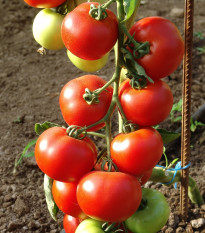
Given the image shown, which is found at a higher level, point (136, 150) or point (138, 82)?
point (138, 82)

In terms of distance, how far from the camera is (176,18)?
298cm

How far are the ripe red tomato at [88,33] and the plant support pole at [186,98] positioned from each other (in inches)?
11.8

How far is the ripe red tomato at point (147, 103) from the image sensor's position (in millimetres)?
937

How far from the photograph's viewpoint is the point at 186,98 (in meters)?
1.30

--

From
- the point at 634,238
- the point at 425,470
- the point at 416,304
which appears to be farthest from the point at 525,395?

* * *

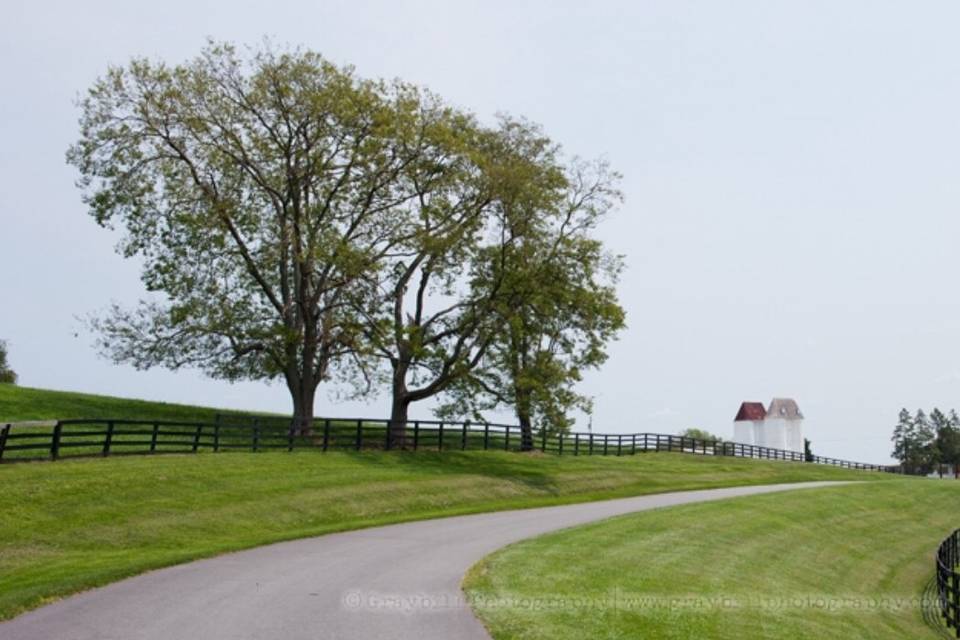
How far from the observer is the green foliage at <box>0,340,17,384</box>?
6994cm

__Exercise details__:
How many lines in the records above contain the string "ripe"? Reply with the number only.

__Answer to this task__:
2